The purpose of the present study was to quantify age-related differences in executive control as it relates to dual-task performance, which is thought to represent listening effort, during degraded speech recognition.
Twenty-five younger adults (YA; 18–24 years) and 21 older adults (OA; 56–82 years) completed a dual-task paradigm that consisted of a primary speech recognition task and a secondary visual monitoring task. Sentence material in the primary task was either unprocessed or spectrally degraded into 8, 6, or 4 spectral channels using noise-band vocoding. Performance on the visual monitoring task was assessed by the accuracy and reaction time of participants’ responses. Performance on the primary and secondary task was quantified in isolation (i.e., single task) and during the dual-task paradigm. Participants also completed a standardized psychometric measure of executive control, including attention and inhibition. Statistical analyses were implemented to evaluate changes in listeners’ performance on the primary and secondary tasks (1) per condition (unprocessed vs. vocoded conditions); (2) per task (single task vs. dual task); and (3) per group (YA vs. OA).

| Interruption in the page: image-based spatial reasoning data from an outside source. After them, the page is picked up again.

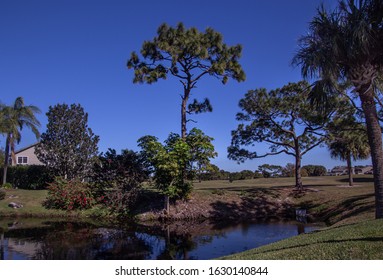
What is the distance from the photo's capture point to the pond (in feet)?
37.0

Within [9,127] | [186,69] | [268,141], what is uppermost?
[186,69]

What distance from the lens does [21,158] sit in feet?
144

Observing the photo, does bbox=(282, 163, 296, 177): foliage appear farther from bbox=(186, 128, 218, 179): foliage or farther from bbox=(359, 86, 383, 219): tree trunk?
bbox=(359, 86, 383, 219): tree trunk

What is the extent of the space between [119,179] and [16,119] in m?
16.9

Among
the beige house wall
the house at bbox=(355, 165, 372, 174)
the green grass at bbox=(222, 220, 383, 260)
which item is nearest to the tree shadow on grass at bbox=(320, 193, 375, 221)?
the green grass at bbox=(222, 220, 383, 260)

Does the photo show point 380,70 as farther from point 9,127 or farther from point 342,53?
point 9,127

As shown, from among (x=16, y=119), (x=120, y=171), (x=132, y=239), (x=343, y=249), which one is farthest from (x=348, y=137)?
(x=16, y=119)

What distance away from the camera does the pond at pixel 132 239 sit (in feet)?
37.0

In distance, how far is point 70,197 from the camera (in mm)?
21516

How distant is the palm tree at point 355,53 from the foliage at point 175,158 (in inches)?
402

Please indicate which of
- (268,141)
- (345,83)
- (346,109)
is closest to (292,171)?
(268,141)

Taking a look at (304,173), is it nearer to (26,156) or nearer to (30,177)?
(30,177)

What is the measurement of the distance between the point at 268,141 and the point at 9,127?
76.6ft

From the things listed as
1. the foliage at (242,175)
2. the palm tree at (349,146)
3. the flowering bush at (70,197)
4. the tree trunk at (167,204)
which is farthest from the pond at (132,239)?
the foliage at (242,175)
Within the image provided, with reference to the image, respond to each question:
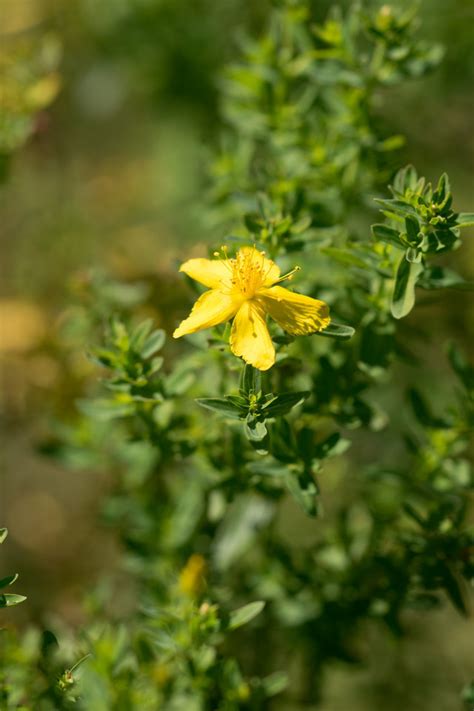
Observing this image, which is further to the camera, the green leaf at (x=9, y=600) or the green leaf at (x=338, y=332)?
the green leaf at (x=338, y=332)

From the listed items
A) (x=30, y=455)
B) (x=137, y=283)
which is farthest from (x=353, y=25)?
(x=30, y=455)

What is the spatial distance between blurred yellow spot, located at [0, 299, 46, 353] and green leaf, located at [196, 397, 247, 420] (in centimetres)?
120

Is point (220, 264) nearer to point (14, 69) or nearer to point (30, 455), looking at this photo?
point (14, 69)

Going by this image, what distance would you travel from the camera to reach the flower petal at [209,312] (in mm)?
1251

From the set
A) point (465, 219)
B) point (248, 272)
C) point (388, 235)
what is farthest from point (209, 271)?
point (465, 219)

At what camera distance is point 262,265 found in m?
1.34

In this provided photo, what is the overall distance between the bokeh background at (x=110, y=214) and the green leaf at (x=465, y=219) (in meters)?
0.72

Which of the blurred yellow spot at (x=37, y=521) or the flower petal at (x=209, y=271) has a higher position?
the flower petal at (x=209, y=271)

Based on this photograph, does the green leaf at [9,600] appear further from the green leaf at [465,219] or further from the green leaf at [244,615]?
the green leaf at [465,219]

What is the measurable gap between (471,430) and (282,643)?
2.76 feet

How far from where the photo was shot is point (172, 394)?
1.45m

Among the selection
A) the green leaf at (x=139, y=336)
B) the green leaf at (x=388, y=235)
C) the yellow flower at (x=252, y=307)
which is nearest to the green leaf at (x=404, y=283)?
the green leaf at (x=388, y=235)

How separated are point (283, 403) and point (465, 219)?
0.42 meters

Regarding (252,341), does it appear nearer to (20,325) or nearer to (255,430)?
(255,430)
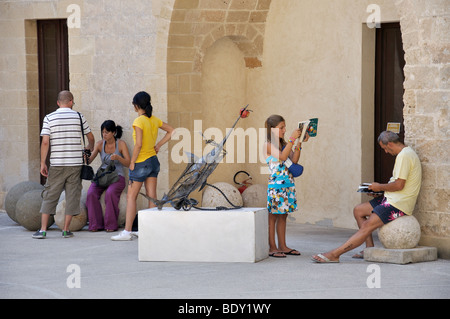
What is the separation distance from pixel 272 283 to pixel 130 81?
189 inches

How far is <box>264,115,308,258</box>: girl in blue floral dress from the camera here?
8516mm

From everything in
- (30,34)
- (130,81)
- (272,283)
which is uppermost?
(30,34)

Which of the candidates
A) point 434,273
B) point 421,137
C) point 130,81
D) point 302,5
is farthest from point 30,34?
point 434,273

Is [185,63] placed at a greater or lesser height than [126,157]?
greater

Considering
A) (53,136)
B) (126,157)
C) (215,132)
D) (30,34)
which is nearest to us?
(53,136)

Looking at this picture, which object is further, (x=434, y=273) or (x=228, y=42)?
(x=228, y=42)

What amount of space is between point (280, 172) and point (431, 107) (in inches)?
63.3

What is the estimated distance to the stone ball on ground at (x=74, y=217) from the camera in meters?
10.4

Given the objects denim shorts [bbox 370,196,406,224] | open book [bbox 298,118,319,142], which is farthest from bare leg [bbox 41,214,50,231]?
denim shorts [bbox 370,196,406,224]

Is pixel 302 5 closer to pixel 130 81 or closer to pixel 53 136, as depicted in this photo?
pixel 130 81

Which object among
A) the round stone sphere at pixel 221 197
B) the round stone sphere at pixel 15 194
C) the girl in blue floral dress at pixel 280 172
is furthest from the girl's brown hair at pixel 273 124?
the round stone sphere at pixel 15 194

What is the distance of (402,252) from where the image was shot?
316 inches

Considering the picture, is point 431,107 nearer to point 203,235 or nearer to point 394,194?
point 394,194

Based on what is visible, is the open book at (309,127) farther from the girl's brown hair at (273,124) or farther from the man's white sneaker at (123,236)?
the man's white sneaker at (123,236)
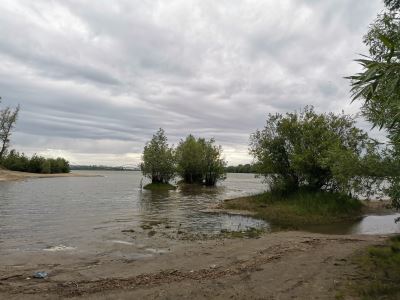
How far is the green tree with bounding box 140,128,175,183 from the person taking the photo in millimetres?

Speech recognition declined with increasing spectral degradation for both YA and OA when they performed the task in isolation or concurrently with the visual monitoring task. OA were slower and less accurate than YA on the visual monitoring task when performed in isolation, which paralleled age-related differences in standardized scores of executive control. When compared with single-task performance, OA experienced greater declines in secondary-task accuracy, but not reaction time, than YA. Furthermore, results revealed that age-related differences in executive control significantly contributed to age-related differences on the visual monitoring task during the dual-task paradigm.
OA experienced significantly greater declines in secondary-task accuracy during degraded speech recognition than YA. These findings are interpreted as suggesting that OA expended greater listening effort than YA, which may be partially attributed to age-related differences in executive control.